Not that they don’t appreciate them as works of art but, with the exception of easily recognized figures like Lincoln and Jefferson, one must stop and read a few lines to know who is portrayed. Understanding why they have been memorialized usually requires some research, which now can be accomplished instantly thanks to Google.

As a collector I am both puzzled and worried by the current spate of offended objectors to statues from Charlottesville to Seattle. Puzzled at the widespread injury claimed to be inflicted by monuments that have stood in near anonymity for decades. Worried because I will have fewer to collect if they are removed, and more so because I had thought only tyrants find it necessary to erase history.

There is a better way. When I was a kid we often visited what was then called Custer Battlefield, not too far off the route to my grandparents’ home in eastern Montana. At that time the hillsides were dotted with white stones, usually without names, indicating where 7th Cavalry soldiers had fallen. George Armstrong Custer, whose mission was to exterminate Indians who refused to move to a reservation, had special recognition.

These remembrances of Custer and the 267 soldiers who died that fateful day in June 1876 remain today as they were in my youth. But the name has been changed to Little Big Horn Battlefield National Monument and over the last couple of decades a moving memorial to the several tribes attacked by Custer has been added, along with markers bearing the names of some of the Indians who fell, in one case, “while defending the Lakota way of life.” The National Park Service has performed well its historic preservation mission at the Little Big Horn.

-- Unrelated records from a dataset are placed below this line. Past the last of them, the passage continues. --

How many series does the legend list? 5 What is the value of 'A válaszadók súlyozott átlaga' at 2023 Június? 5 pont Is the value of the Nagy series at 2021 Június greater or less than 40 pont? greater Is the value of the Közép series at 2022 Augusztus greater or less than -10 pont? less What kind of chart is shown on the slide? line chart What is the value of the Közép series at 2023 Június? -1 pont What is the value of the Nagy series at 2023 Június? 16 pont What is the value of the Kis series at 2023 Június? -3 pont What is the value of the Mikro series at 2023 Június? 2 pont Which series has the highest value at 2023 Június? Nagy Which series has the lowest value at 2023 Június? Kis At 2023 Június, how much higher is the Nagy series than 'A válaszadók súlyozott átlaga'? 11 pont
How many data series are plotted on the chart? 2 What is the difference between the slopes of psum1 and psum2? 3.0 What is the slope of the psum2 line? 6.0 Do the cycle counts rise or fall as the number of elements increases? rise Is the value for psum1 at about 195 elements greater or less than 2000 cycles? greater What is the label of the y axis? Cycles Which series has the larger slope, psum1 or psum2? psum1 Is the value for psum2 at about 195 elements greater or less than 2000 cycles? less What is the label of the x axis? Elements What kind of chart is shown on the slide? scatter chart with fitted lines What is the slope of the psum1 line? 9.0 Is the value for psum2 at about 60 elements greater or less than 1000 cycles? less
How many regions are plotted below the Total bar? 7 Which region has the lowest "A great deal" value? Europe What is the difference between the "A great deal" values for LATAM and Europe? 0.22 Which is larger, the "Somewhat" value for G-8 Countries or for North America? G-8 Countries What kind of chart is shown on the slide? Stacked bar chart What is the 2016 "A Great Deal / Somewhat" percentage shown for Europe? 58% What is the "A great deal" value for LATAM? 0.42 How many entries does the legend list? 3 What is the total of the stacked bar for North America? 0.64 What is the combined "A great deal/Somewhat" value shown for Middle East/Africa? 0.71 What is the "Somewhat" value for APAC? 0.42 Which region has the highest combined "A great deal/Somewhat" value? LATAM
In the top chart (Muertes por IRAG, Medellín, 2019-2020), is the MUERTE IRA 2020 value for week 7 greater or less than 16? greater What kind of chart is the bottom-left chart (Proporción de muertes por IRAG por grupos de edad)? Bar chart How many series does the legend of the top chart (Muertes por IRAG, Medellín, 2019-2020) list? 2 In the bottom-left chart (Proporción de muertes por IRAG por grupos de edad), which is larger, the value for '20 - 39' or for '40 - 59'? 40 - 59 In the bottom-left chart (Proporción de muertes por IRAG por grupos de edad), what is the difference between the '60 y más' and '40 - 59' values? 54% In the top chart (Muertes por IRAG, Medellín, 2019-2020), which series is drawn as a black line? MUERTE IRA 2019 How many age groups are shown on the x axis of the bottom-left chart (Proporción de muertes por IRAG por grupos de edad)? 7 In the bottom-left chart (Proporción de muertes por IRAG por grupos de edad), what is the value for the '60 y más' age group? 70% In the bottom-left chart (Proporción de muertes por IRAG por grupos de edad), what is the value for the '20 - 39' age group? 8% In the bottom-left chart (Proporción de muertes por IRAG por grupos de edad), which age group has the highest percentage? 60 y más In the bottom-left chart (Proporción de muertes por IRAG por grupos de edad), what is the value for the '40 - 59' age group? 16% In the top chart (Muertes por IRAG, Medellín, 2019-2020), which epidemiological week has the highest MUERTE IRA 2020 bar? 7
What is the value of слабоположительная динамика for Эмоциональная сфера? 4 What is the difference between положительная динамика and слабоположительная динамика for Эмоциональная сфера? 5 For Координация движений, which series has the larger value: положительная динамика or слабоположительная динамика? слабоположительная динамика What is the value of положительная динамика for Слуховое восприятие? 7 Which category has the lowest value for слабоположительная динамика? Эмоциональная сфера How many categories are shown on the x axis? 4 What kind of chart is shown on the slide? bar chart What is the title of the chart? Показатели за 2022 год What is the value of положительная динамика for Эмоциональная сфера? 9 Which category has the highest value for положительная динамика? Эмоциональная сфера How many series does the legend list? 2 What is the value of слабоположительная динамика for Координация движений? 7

A few years ago our family visited another battlefield in Tennessee. Any visit to a Civil War battle site is a wrenching experience. The human suffering endured on both sides is beyond comprehension. At Shiloh the rows of gravestones memorializing the Union soldiers who perished seem endless. But where, we wondered, are the Confederate dead buried? In a mass grave memorialized only by small monuments erected by the former Confederate states.

My wife, thinking no doubt of our then teenage son, was dismayed that these sons of southern mothers, few of whom were slave owners and most of whom fought only from pride and a sense of civic duty, are not acknowledged as individual human beings. It is not surprising that the Union would be loath to honor their enemies of four years, but a century and a half later why perpetuate the lie that these boys and men never existed?

Rather than destroying statues commemorating people and events earlier Americans valued, we should build new monuments that express what we value today. We should follow the lead of the National Park Service at Little Big Horn by erecting statues of slaves, Japanese interns, suffragettes, Sacajawea, Matthew Shepard, even Steve Jobs and Mark Zuckerberg and, yes, the southern boys who died at Shiloh. The list of worthy candidates is long.

Future generations, at least those who are paying attention, will learn what mattered to us. Not to mention possible new acquisitions for my collection.